Still didn't have anywhere specific to go with it, until I happened to be eating a grapefruit the day after finishing a huge project, and saw the ingredients on the table. Grapefruit. Calas. Saffron. Ohhh.

Fregola Sarda Calas with Saffron-Grapefruit Caramel

I wound up not using the star anise, so nevermind it being in the photo there, but I will say: Marx's star anise is far and away the best I've had. It must get stale easily in stores, because it never actually occurred to me before that I was using lackluster star anise. But this stuff is strong.

Calas:
1/2 cup fregola sarda
1/2 cup cream
1 cup water
the seeds of 1 vanilla bean (slit it open, scrape them out)
2 Tablespoons sugar
1 egg
1/4 - 1/2 cup flour
pinch of baking powder

Heat the fregola sarda, cream, water, vanilla bean, and sugar together in a pan over medium-low to medium heat, until the fregola sarda has soaked up the liquid and become very tender. You don't want it al dente, you want it really cooked through and soft, without being mushy. Add a little more water if it gets dry; cook it a little longer on high heat if it finishes cooking and has some liquid left.

Let cool. You can infuse the cream for the caramel while it's cooling, and then make the caramel while the calas are frying.
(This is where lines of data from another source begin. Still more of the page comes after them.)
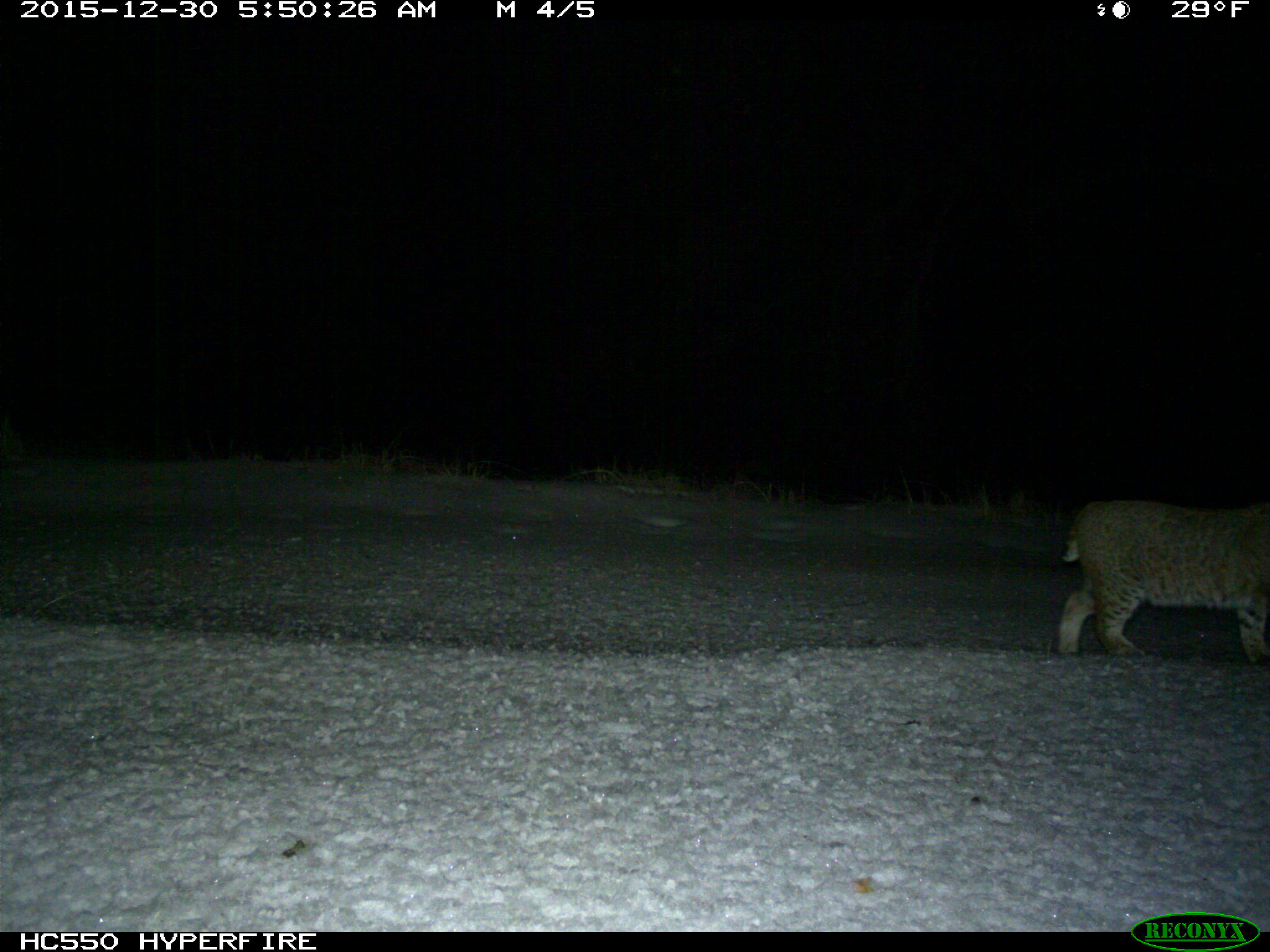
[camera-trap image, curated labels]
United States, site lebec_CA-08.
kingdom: Animalia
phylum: Chordata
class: Mammalia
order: Carnivora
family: Felidae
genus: Lynx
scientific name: Lynx rufus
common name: bobcat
Lynx rufus (bobcat).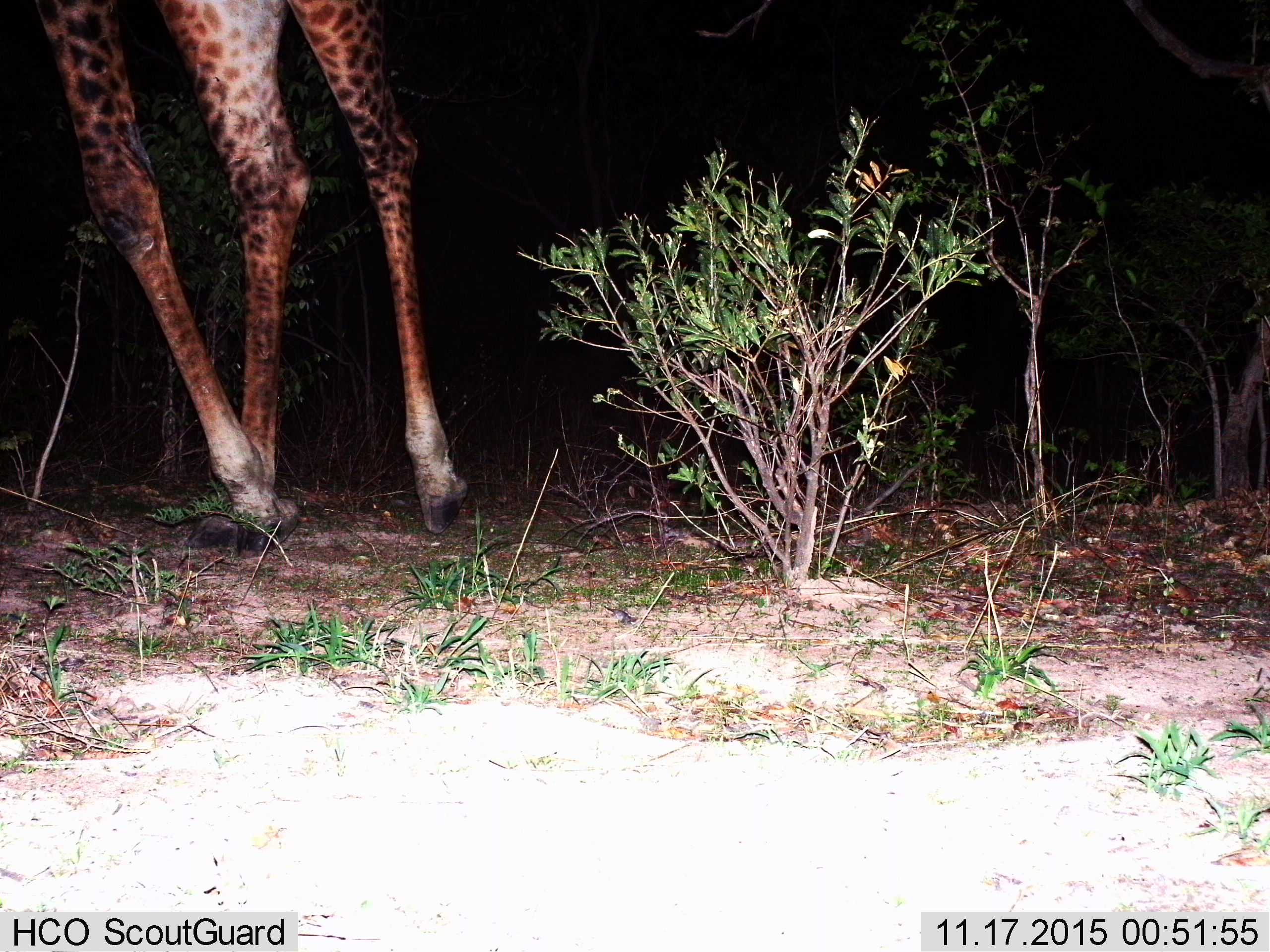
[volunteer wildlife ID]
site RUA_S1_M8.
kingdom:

Once it's cooled, add the egg, flour, and baking powder, preheat your deep-fryer to 365, and fry in small spoonfuls for about 6 minutes, flipping if necessary. Drain and serve with caramel.

Caramel:
1/2 cup cream
Tablespoon grapefruit zest
big pinch of saffron
1/2 cup sugar

Heat cream, saffron, and grapefruit zest on low heat and hold for 15-20 minutes while saffron and grapefruit steep. Strain cream.

Add sugar to pan, heat on medium-high and allow to caramelize, and then remove from heat, reduce heat to low, and add the infused cream. Stir to dissolve caramelized sugar. Return to heat. If you have a pourable sauce, then you're done. If the cream reduced too much while infusing or when you added it to the hot sugar, you may need to add a touch more fresh cream in order to dilute the caramel enough to give you a sauce instead of a hard candy.

The bitterness of the grapefruit zest and the saffron work with that of the burnt sugar; that's what brings everything together, and offsets the sweet vanilla chewiness of the hot calas.

Saffron-grapefruit infused cream; vanilla fregola sarda
Infused cream on the left; cooked fregola sarda on the right.

Fregola sarda calas
Cooked fregola sarda calas.

Fregola sarda calas with saffron-grapefruit caramel
Calas with saffron-grapefruit caramel.